We asked our rabbi if our synagogue chevra kadisha provided shomrim and were told that they would try to gather people but that we should also ask friends. As friends called to ask how they could help, we suggested they sit with Joe for an hour as a shomer or shomeret – a male or female guard. Within a short time, we had shifts scheduled throughout the day and night, extending to the time of the memorial service the next day.

In the end, our plan was only possible because the Christian funeral home, which had partnered with our synagogue and our chevra kadisha for generations, was willing to extend itself in friendship and support. When we asked the funeral director if it would be possible for congregants to come into the building throughout the night, he told us that the building was locked each night, but he generously arranged to provide access so that the shifts of shomrim could replace each other.

As it turned out, our friends were not only willing but also told us later how grateful they were for this opportunity. We left a book of psalms but found that they did what helped them feel close to Joe – reading poetry, reflecting on experiences they had shared, saying goodbye.

Joe’s final journey would take him to another state for burial, the home of our childhood. Coincidently we would be working again with both a synagogue chevra kadisha and a Christian funeral home, which had partnered for generations with the local synagogue of our youth.

When the second chevra kadisha heard that we had shomrim, its members decided to continue this aspect of kavod hamet. They also experienced the same reaction – heartfelt gratitude from Joe’s high school friends whom they asked to be shomrim and generous support from the funeral director.

Joe’s final journey has enabled two cities to return to a more complete fulfillment of kavod hamet.
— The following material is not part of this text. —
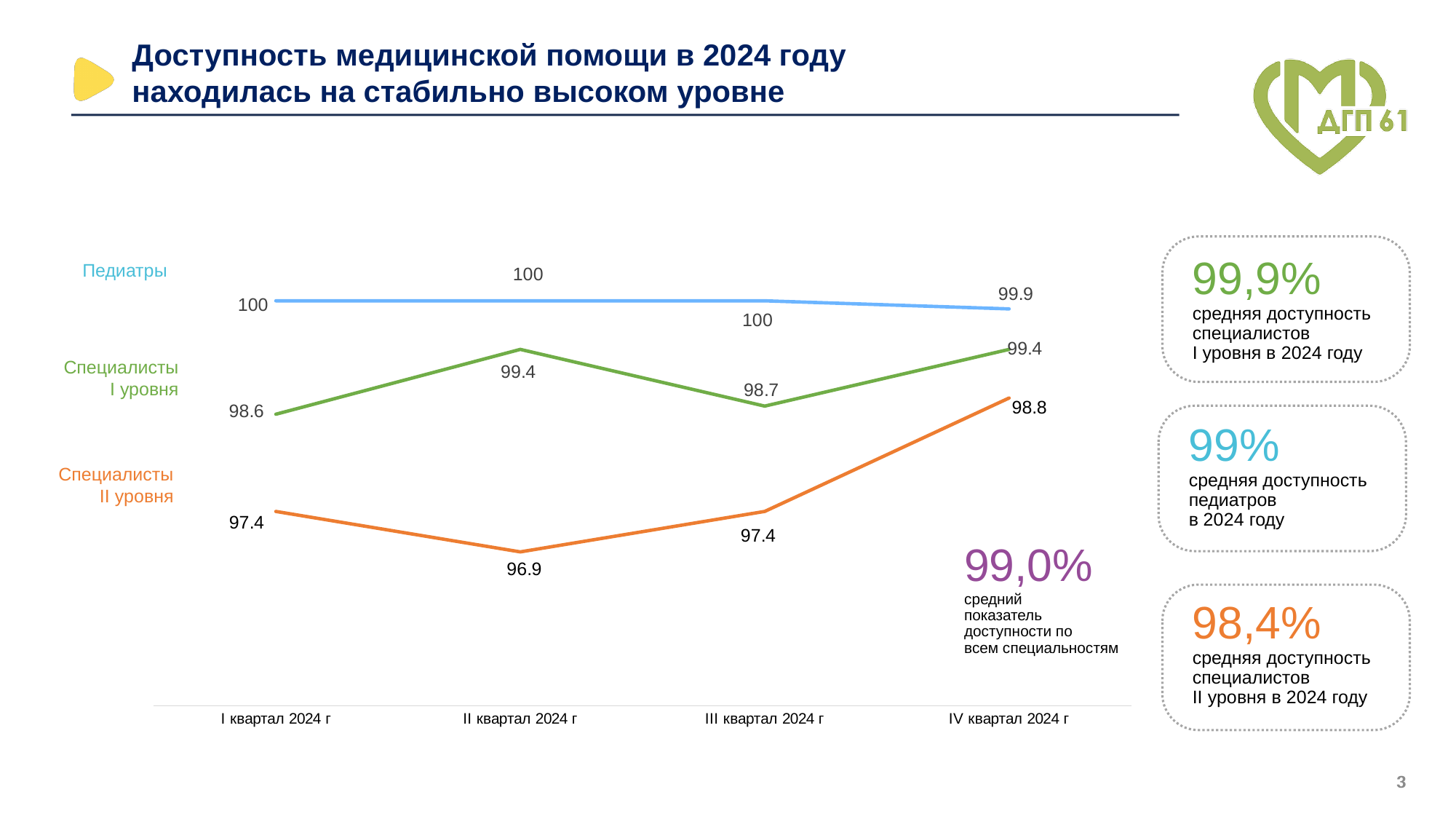
How many quarters are shown on the x axis of the chart? 4 How many series are plotted on the chart? 3 Does the value for Специалисты II уровня rise or fall from III квартал 2024 г to IV квартал 2024 г? rise What is the value for Специалисты I уровня in III квартал 2024 г? 98.7 What is the value for Специалисты II уровня in II квартал 2024 г? 96.9 In which quarter is the value for Специалисты II уровня the lowest? II квартал 2024 г What kind of chart is shown on the slide? line chart What is the value for Педиатры in I квартал 2024 г? 100 Which series has the larger value in IV квартал 2024 г: Специалисты I уровня or Специалисты II уровня? Специалисты I уровня What is the difference between Специалисты I уровня and Специалисты II уровня in I квартал 2024 г? 1.2 What is the value for Педиатры in IV квартал 2024 г? 99.9 In which quarter is the value for Специалисты II уровня the highest? IV квартал 2024 г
Both communities desired to perform the mitzvah of shmira but had been grappling with how to make it happen.

The generosity and kindness of both funeral directors in permitting the shomrim to enter their buildings throughout the night was only one facet of a long relationship born of great respect and support for Jewish traditions and ongoing friendships with the local chevra kadisha, cemetery committee, and congregants. This, coupled with the simple act of asking others to help, changed and enriched both communities.

Gloria Miller Schwartz is a member of Tiferet Bet Israel in Blue Bell, Pennsylvania; the synagogue partners with the Boyd-Horrox Funeral Home of Norristown, PA. She and her late husband were members of Temple Beth El in Richmond, Virginia; Beth El partners with the Bliley Funeral Home in Richmond.